McIntyre has written thousands of articles for 24/7 Wall St. He is an expert on corporate finance, the automotive industry, media companies and international finance. He has edited articles on national demographics, sports, personal income and travel.

His work has been quoted or mentioned in The New York Times, The Wall Street Journal, Los Angeles Times, The Washington Post, NBC News, Time, The New Yorker, HuffPost USA Today, Business Insider, Yahoo, AOL, MarketWatch, The Atlantic, Bloomberg, New York Post, Chicago Tribune, Forbes, The Guardian and many other major publications. McIntyre has been a guest on CNBC, the BBC and television and radio stations across the country.

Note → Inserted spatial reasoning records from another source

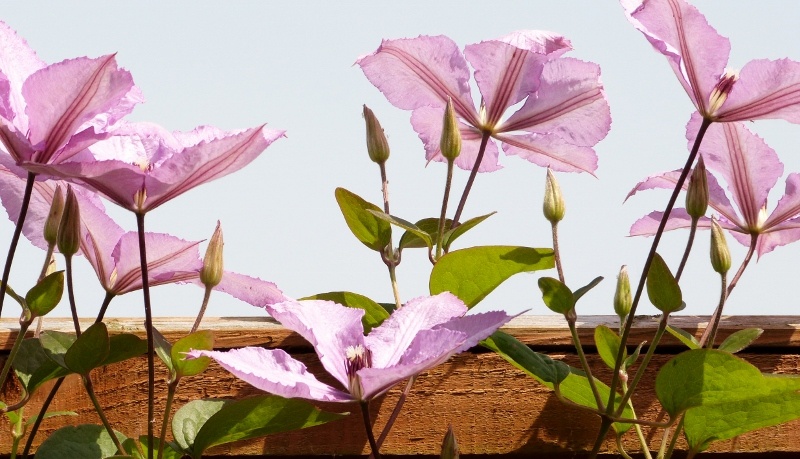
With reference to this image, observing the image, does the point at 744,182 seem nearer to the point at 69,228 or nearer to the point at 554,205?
the point at 554,205

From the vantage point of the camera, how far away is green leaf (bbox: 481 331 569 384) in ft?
2.20

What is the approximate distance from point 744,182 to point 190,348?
1.62 feet

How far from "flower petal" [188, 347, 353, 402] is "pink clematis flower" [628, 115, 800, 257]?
387 millimetres

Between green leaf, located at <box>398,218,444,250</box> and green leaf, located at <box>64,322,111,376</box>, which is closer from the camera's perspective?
green leaf, located at <box>64,322,111,376</box>

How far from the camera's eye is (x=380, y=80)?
77 centimetres

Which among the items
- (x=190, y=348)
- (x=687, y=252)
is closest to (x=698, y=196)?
(x=687, y=252)

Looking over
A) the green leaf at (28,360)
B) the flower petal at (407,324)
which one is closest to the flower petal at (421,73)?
the flower petal at (407,324)

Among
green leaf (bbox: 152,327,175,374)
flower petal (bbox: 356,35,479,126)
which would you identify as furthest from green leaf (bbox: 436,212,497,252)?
green leaf (bbox: 152,327,175,374)

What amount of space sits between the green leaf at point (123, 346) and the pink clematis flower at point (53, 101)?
0.13 m

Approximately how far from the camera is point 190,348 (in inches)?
24.5

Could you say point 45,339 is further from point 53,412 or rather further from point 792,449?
point 792,449

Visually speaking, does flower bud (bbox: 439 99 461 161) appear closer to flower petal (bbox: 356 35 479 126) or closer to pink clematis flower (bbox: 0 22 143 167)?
flower petal (bbox: 356 35 479 126)

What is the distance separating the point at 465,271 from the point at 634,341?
27 centimetres

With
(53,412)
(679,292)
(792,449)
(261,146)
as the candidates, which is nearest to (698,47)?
(679,292)
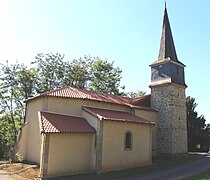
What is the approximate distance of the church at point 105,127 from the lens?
1552cm

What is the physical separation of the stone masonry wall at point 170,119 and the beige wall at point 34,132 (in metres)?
12.7

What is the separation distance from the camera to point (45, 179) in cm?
1398

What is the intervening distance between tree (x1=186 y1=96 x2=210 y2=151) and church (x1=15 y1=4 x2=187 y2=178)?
26.3 ft

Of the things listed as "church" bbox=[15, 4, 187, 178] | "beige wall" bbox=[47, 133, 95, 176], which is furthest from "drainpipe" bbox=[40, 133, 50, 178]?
"beige wall" bbox=[47, 133, 95, 176]

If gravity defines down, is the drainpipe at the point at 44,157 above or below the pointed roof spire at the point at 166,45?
below

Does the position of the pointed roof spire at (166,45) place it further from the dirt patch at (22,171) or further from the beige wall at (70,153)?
the dirt patch at (22,171)

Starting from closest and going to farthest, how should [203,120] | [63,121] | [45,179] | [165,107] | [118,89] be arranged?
[45,179], [63,121], [165,107], [203,120], [118,89]

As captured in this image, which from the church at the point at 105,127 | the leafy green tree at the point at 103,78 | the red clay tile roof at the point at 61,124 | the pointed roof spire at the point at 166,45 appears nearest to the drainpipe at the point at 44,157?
the church at the point at 105,127

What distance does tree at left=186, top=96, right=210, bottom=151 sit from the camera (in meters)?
32.0

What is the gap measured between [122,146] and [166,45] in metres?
14.1

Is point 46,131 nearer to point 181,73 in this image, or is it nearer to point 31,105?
point 31,105

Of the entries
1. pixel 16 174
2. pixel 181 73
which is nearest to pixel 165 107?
pixel 181 73

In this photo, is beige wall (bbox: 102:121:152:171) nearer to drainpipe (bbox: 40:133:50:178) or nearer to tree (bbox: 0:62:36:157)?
drainpipe (bbox: 40:133:50:178)

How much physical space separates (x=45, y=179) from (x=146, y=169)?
7.88m
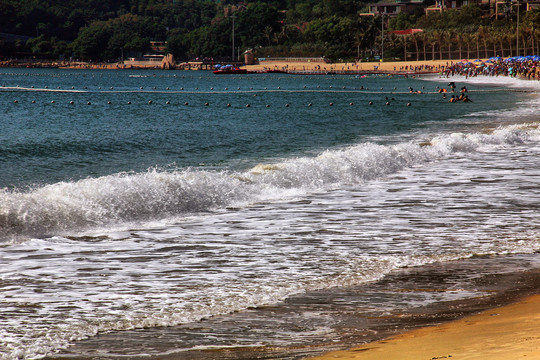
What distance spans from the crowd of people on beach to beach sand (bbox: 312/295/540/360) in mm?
95293

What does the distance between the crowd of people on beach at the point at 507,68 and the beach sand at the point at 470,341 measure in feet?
313

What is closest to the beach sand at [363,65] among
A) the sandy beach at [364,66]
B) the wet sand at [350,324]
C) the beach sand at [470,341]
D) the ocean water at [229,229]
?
the sandy beach at [364,66]

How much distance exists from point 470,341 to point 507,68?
399ft

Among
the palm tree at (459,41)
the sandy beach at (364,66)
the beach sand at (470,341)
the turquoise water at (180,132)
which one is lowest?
the turquoise water at (180,132)

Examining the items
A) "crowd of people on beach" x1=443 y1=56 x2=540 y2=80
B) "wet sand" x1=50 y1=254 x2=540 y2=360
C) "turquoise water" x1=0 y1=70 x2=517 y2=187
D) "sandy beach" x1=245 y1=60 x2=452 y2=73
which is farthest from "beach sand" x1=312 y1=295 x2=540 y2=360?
"sandy beach" x1=245 y1=60 x2=452 y2=73

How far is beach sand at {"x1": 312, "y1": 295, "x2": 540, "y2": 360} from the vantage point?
5484 mm

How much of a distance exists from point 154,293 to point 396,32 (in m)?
191

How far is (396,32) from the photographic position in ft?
626

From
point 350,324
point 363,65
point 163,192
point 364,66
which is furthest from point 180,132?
point 363,65

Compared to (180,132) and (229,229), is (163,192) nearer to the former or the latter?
(229,229)

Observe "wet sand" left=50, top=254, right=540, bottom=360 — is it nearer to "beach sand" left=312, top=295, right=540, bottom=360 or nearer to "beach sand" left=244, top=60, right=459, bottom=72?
"beach sand" left=312, top=295, right=540, bottom=360

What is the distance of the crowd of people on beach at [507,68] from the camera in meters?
103

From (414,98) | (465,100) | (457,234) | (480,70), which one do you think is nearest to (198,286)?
(457,234)

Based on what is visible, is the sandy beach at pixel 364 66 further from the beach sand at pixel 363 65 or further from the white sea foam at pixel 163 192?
the white sea foam at pixel 163 192
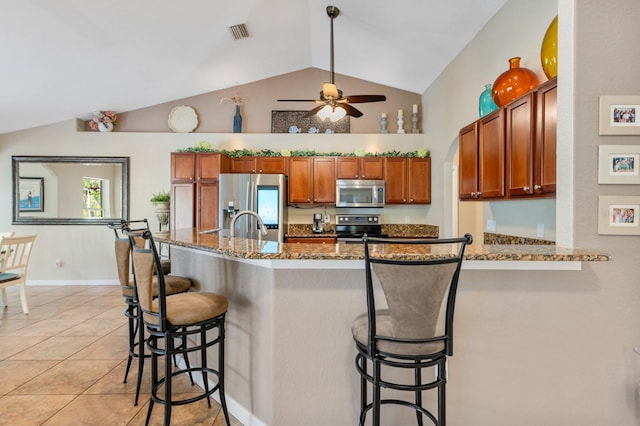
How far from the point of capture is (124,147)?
543 centimetres

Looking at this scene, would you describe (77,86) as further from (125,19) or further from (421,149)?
(421,149)

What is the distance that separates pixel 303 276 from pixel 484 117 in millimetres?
1985

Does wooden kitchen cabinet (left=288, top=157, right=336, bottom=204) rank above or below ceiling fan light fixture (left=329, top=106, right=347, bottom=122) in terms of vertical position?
below

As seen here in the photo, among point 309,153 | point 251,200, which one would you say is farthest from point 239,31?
point 251,200

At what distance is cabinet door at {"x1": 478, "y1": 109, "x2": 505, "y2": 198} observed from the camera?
8.02ft

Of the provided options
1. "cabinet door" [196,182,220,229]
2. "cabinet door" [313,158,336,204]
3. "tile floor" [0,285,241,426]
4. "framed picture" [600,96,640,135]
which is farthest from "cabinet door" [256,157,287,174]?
"framed picture" [600,96,640,135]

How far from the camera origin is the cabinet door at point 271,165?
5133 millimetres

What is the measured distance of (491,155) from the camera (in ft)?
8.52

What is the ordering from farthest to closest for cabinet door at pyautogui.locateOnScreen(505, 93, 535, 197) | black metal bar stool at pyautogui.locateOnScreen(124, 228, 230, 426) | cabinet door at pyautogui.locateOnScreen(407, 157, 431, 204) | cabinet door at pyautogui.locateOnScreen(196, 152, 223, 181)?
cabinet door at pyautogui.locateOnScreen(407, 157, 431, 204) < cabinet door at pyautogui.locateOnScreen(196, 152, 223, 181) < cabinet door at pyautogui.locateOnScreen(505, 93, 535, 197) < black metal bar stool at pyautogui.locateOnScreen(124, 228, 230, 426)

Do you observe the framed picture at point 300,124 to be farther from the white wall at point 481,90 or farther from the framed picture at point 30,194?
the framed picture at point 30,194

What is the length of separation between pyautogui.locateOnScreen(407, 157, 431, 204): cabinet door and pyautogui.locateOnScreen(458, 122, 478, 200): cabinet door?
2.01 m

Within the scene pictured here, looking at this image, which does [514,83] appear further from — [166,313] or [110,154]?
[110,154]

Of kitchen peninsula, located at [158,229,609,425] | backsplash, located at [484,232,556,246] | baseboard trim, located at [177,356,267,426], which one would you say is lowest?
baseboard trim, located at [177,356,267,426]

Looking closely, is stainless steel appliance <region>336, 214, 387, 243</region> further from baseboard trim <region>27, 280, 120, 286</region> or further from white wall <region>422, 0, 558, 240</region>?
baseboard trim <region>27, 280, 120, 286</region>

A magna cum laude graduate of Harvard College, McIntyre also was president of The Harvard Advocate. Founded in 1866, the Advocate is the oldest college publication in the United States.

TheStreet.com, Comps.com and Edgar Online are some of the public companies for which McIntyre served on the board of directors. He was a Vicinity Corporation board member when the company was sold to Microsoft in 2002. He served on the audit committees of some of these companies.

McIntyre has been the CEO of FutureSource, a provider of trading terminals and news to commodities and futures traders. He was president of Switchboard, the online phone directory company. He served as chairman and CEO of On2 Technologies, the video compression company that provided video compression software for Adobe’s Flash. Google bought On2 in 2009.